(Rows from a spatial reasoning dataset)
————————
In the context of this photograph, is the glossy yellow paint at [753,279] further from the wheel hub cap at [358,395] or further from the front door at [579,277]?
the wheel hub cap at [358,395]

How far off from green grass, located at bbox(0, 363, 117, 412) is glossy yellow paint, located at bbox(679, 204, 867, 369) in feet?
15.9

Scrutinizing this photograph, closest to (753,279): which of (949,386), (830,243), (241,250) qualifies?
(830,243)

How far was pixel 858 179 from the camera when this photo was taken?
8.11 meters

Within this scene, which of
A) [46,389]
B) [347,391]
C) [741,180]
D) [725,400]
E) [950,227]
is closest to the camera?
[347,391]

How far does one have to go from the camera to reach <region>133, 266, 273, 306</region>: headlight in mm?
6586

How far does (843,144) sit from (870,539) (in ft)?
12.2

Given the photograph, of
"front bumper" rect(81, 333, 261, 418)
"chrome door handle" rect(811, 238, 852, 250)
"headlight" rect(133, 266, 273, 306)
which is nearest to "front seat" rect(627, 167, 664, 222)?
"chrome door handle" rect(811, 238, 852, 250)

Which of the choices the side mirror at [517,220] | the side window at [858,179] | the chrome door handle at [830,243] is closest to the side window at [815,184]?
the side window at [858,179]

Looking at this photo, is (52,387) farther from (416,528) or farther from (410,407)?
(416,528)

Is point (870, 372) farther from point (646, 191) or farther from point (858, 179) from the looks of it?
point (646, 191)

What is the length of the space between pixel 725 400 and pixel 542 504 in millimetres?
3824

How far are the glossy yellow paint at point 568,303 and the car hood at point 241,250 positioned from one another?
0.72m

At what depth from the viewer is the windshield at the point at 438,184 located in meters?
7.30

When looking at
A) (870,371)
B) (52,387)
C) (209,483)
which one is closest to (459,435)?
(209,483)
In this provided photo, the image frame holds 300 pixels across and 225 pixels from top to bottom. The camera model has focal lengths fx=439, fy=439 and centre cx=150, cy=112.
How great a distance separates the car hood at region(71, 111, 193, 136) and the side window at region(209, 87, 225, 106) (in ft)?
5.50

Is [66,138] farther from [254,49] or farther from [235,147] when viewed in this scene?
————————
- The task
Reproduce the entire material above verbatim, leaving every line unchanged.

- Full response
In the context of this photograph, is the glossy yellow paint at [753,279] further from the wheel hub cap at [358,395] or further from the front door at [579,277]?
the wheel hub cap at [358,395]

How far off from green grass, located at bbox(0, 363, 117, 412) is glossy yellow paint, located at bbox(679, 204, 867, 369) in feet?
15.9

Scrutinizing this photograph, closest to (753,279): which of (949,386), (830,243), (241,250) qualifies?
(830,243)

How far was pixel 858 179 from the camera when this photo was taken?
8.11 meters

Within this scene, which of
A) [46,389]
B) [347,391]
C) [741,180]
D) [725,400]
E) [950,227]
is closest to the camera?
[347,391]

How far does one have to go from the camera to reach <region>133, 266, 273, 306</region>: headlight in mm?
6586

How far does (843,144) sit from (870,539) (in ft)?
12.2

Given the photograph, of
"front bumper" rect(81, 333, 261, 418)
"chrome door handle" rect(811, 238, 852, 250)
"headlight" rect(133, 266, 273, 306)
which is nearest to "front seat" rect(627, 167, 664, 222)?
"chrome door handle" rect(811, 238, 852, 250)

Which of the choices the side mirror at [517,220] | the side window at [858,179] | the chrome door handle at [830,243] is closest to the side window at [815,184]?
the side window at [858,179]

Looking at this photo, is (52,387) farther from (416,528) or farther from (410,407)?
(416,528)

Is point (870, 372) farther from point (646, 191) or farther from point (858, 179) from the looks of it?
point (646, 191)

What is the length of the space between pixel 725 400 and pixel 542 504 in millimetres?
3824

How far are the glossy yellow paint at point 568,303 and the car hood at point 241,250 positioned from one another?
0.72m

At what depth from the viewer is the windshield at the point at 438,184 located in meters?
7.30

When looking at
A) (870,371)
B) (52,387)
C) (209,483)
which one is closest to (459,435)?
(209,483)
In this provided photo, the image frame holds 300 pixels across and 225 pixels from top to bottom. The camera model has focal lengths fx=439, fy=439 and centre cx=150, cy=112.
How great a distance separates the car hood at region(71, 111, 193, 136) and the side window at region(209, 87, 225, 106) (in ft)?
5.50

Is [66,138] farther from [254,49] or farther from [235,147] when viewed in this scene?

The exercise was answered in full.